次に日本人形が飛んで来たら頭を狙ってやろうと思ってたのに。
顔がひび割れているってことはその部分は陶器で出来ているはずだ。
私の代わりに鳴丸が大事そうにライトの黒い骨組み部分を握って万が一に備えて守りに入る。
猿助は私を守るというか前に出させないために視界を妨害するべく目の前で前後に揺れるので邪魔なことこの上ない。
「ではお二方、比和子様を宜しく頼みますね」
気を取り直して竜輝くんが錫杖を構えれば、日本人形が呼応するように起き上がる。
手足を動かさずに浮かんで起き上がればいいのに、日本人形は人間のようにゆっくりと手をついてよっこらせと声が聞こえてきそうな仕草で起き上がったものだから無駄に怖さ倍増である。
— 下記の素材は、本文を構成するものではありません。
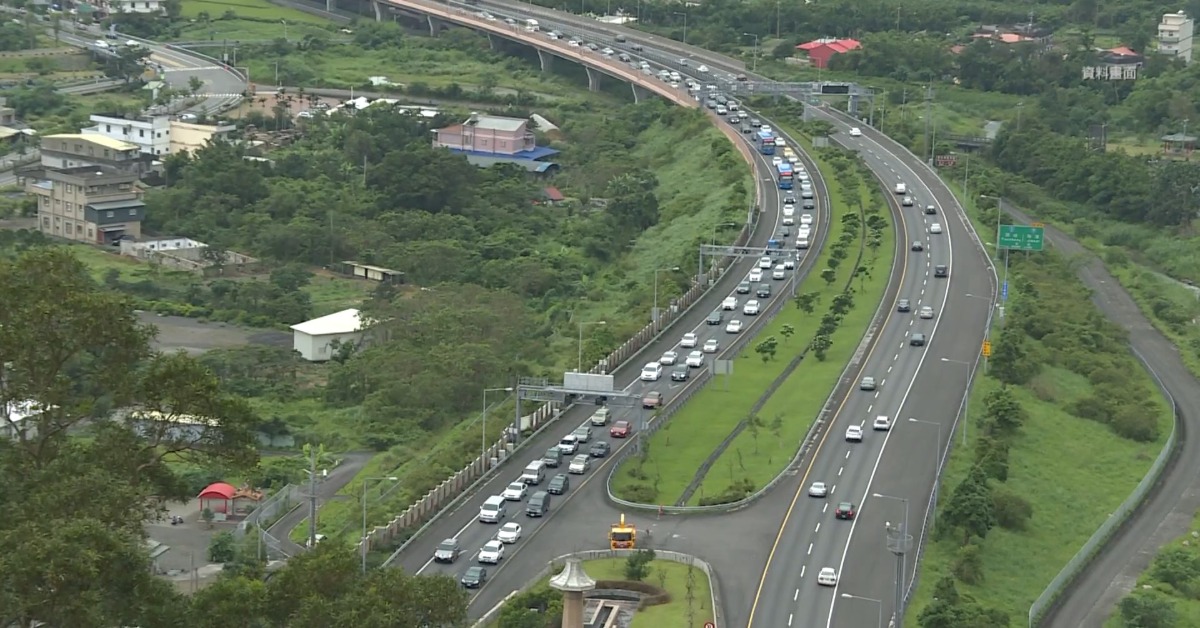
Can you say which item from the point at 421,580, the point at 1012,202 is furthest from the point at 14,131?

静電気を纏ったのか乾燥し切った髪がちりちりと舞い上がり、やっぱりどす黒いオーラを放ちながらこちらを見据え、ヤバい雰囲気満々だ。
無表情のわりに口だけは歯をむき出しにしているものだから、その違和感が増々気持ち悪い。
日本人形は一歩一歩私に向かって歩く。
周囲の者はまるっきり無視して。
そして部屋から出ようとしたその時、竜輝くんの錫杖がドンッと行く手を遮った。
「それ以上こちらへ来るつもりなら、成敗します。大人しく奥の部屋へ行ってください。そうすれば相応の手順で祓います」
相応の手順と言っても計画では奥の部屋に人形を追い立て閉じ込めて、こちらの部屋の物をある程度猩猩たちに運び出させて広い空間を確保し、そこに再び奥の部屋からこちらへ追い立ててあとは通常の祓いを行う予定だ。
それが壊して祓うのかどうするのかは決めていなかったけれど、暴れるようなら壊してから祓おうという感じだったはず。
暴れないなら優しく対応しますよってことなんだろうか。
人形としても身体を壊されて強制的に祓われるよりも、本来神社でお焚き上げされて原型を留めたまま天に召された方が気持ち的にも祟る気にはならないだろう。結局自分が抜けた後の人形は焼かれてしまうけれど。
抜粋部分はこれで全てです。